CVIVJul 2, 2021

Compressive Representations of Weather Scenes for Strategic Air Traffic Flow Management

arXiv:2107.06394v1
Originality Synthesis-oriented
AI Analysis

This enables more efficient data handling for aviation weather analysis, though it is incremental as it applies existing compression methods to new data.

The paper tackled the problem of compressing high-dimensional weather scene data for air traffic flow management, finding that 75-95% of scene content can be captured using only 0.5-4% of basis vectors.

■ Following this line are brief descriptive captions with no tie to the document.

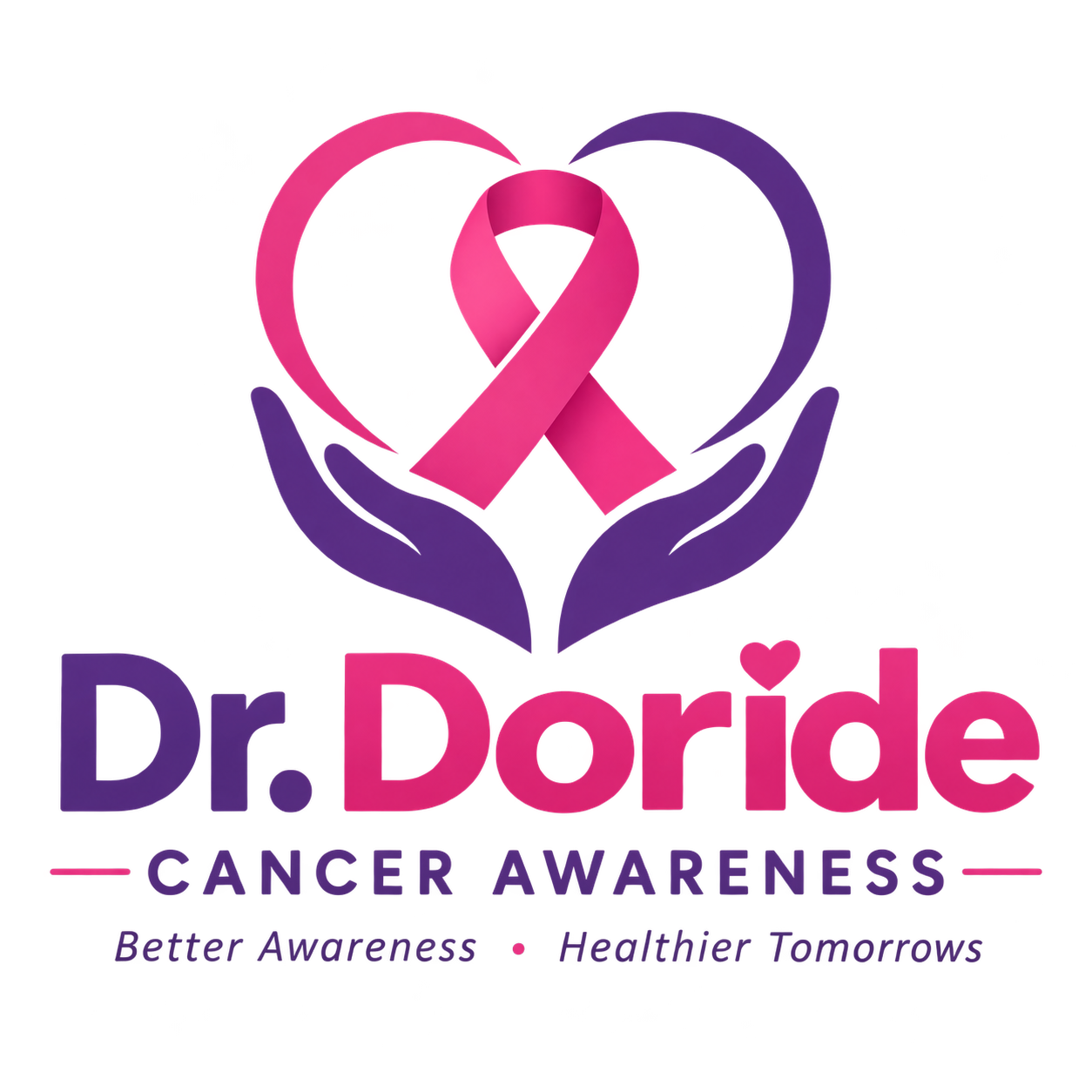 Dr. Dorid logo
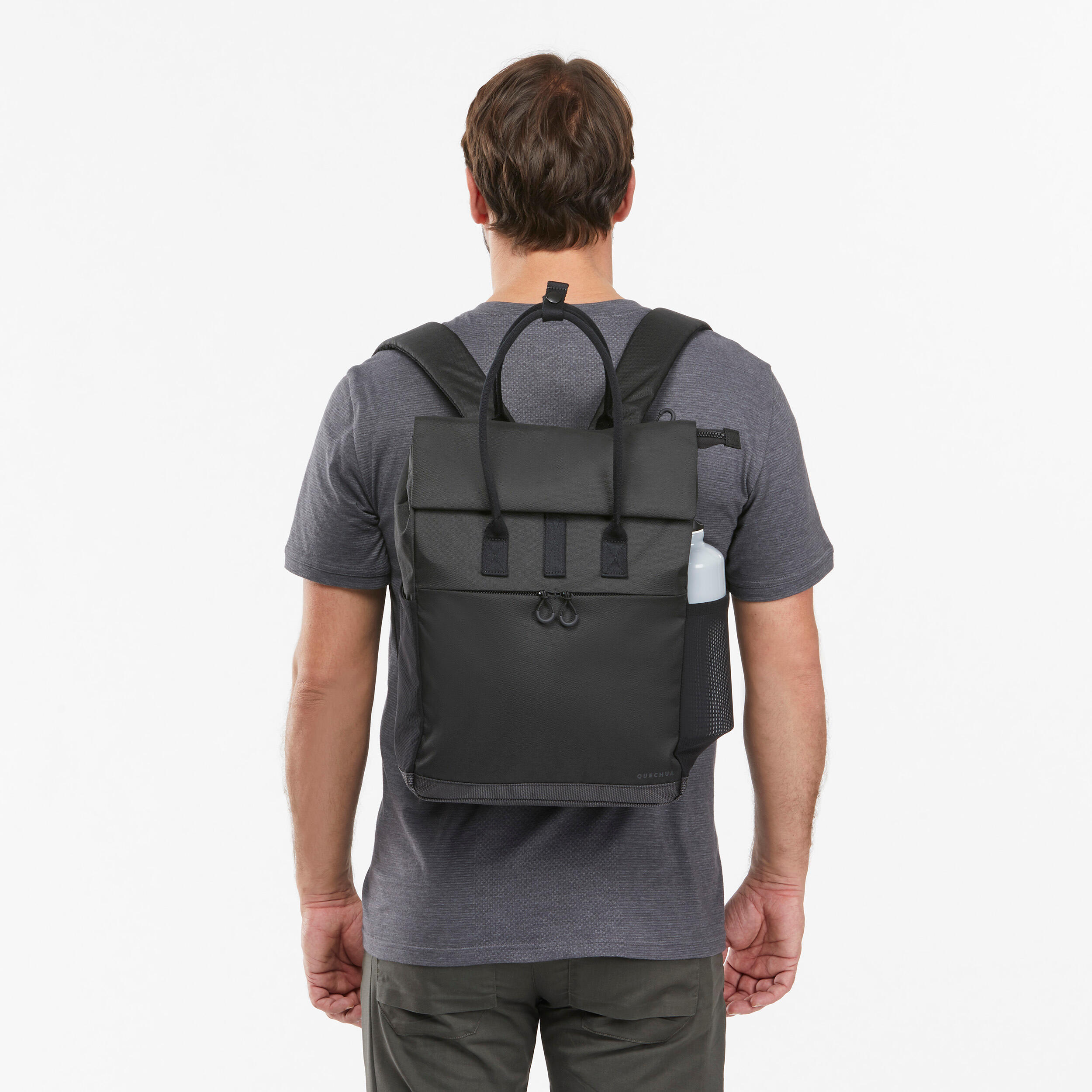 Hiking Backpack 16 L - NH Escape 100 Square 3/15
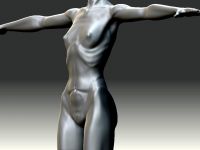 The Hooker WIP for Breath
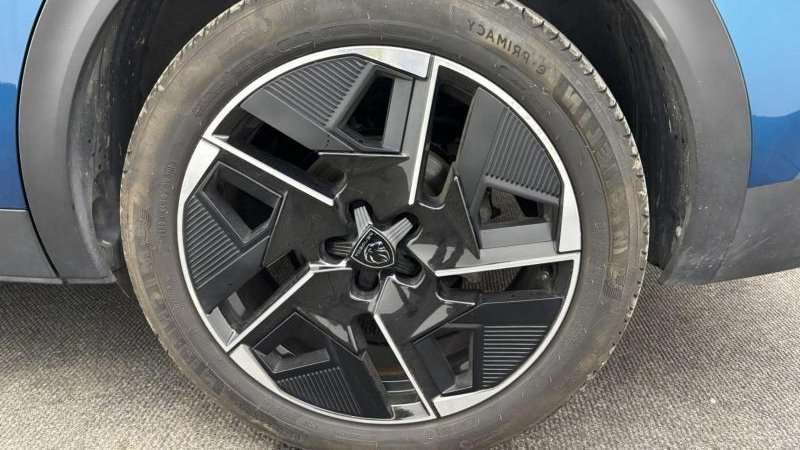 Used Peugeot 408 for sale - 77842335: Photo 9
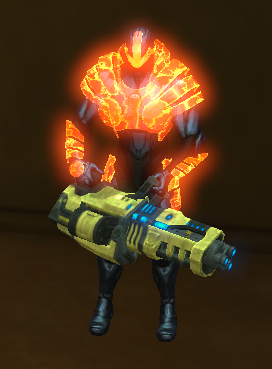 Elite helot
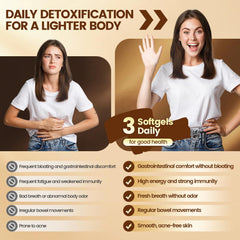 VivoNu ingredient blend image illustrating cloves, garlic, turmeric for flavorful support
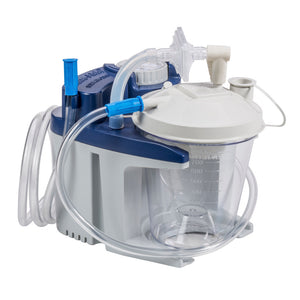 The 7325 Series Vacu-Aide® Suction Machine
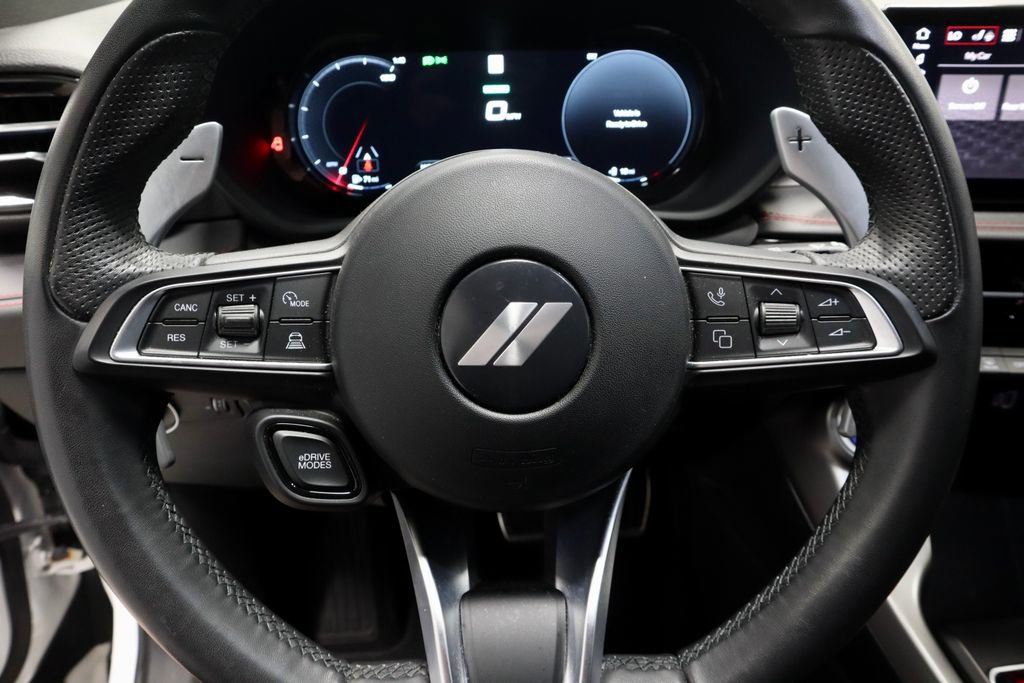 2024 Dodge Hornet R/T Plus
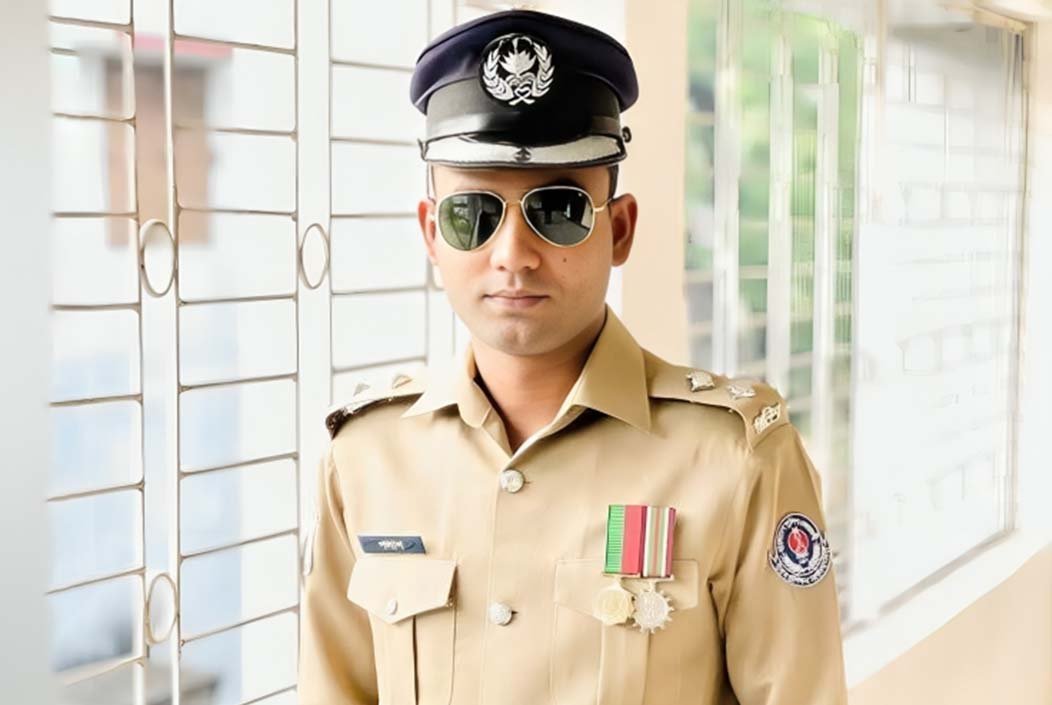 র‍্যাব কার্যালয়ে মিলল এএসপি পলাশ সাহার গুলিবিদ্ধ মরদেহ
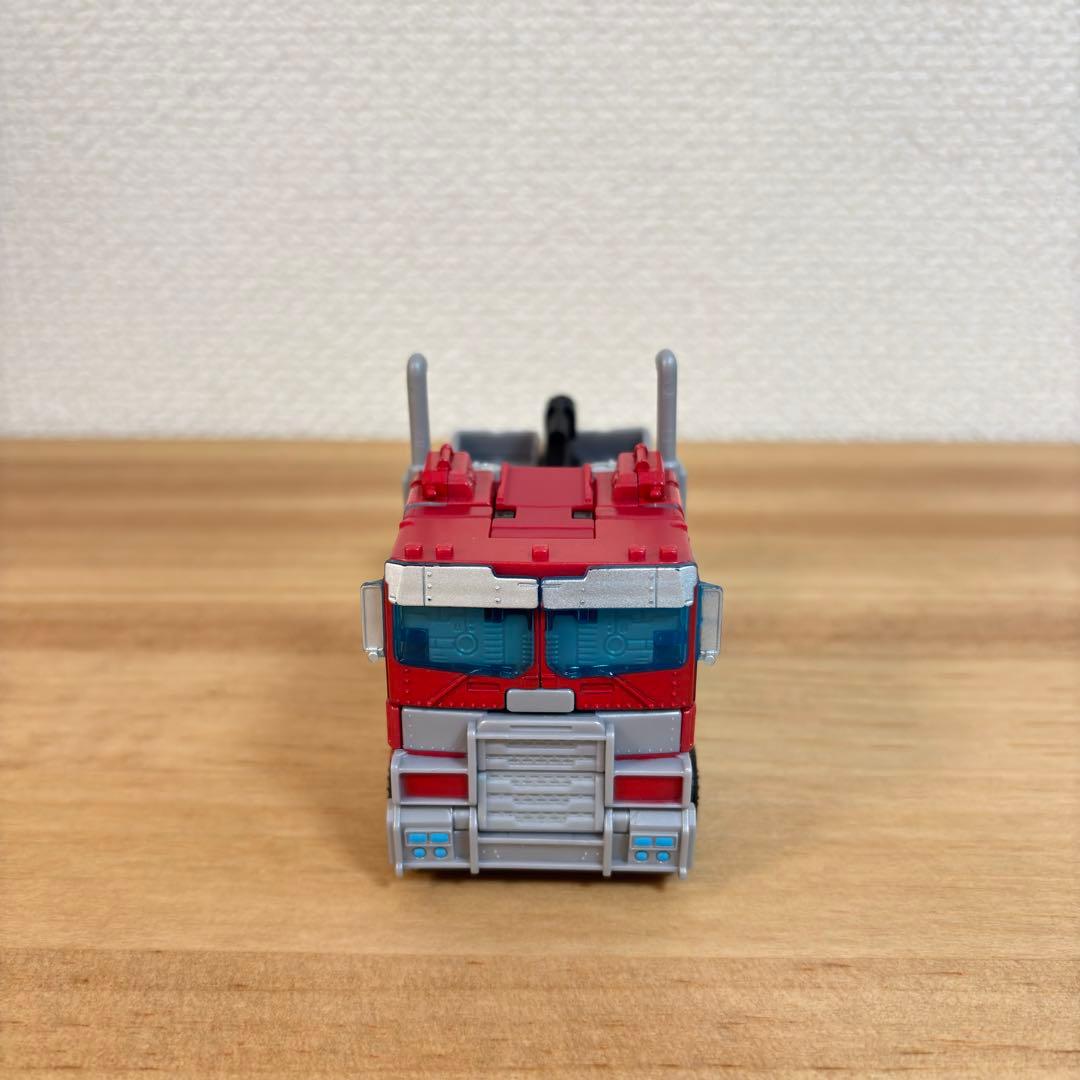 トランスフォーマー フィギュアセット& インシグニアリングセット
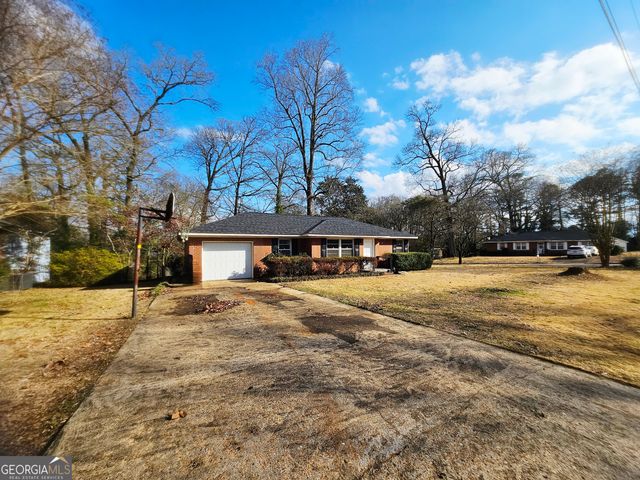 102 Dogwood Drive, Lagrange, GA 30241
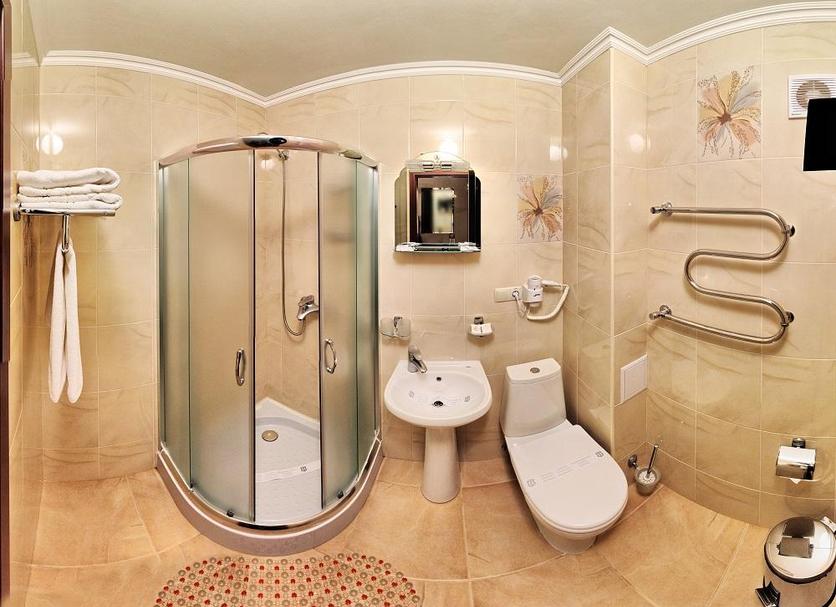 Kamar Mandi Foto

Terse representation of high-dimensional weather scene data is explored, in support of strategic air traffic flow management objectives. Specifically, we consider whether aviation-relevant weather scenes are compressible, in the sense that each scene admits a possibly-different sparse representation in a basis of interest. Here, compression of weather scenes extracted from METAR data (including temperature, flight categories, and visibility profiles for the contiguous United States) is examined, for the graph-spectral basis. The scenes are found to be compressible, with 75-95% of the scene content captured using 0.5-4% of the basis vectors. Further, the dominant basis vectors for each scene are seen to identify time-varying spatial characteristics of the weather, and reconstruction from the compressed representation is demonstrated. Finally, potential uses of the compressive representations in strategic TFM design are briefly scoped.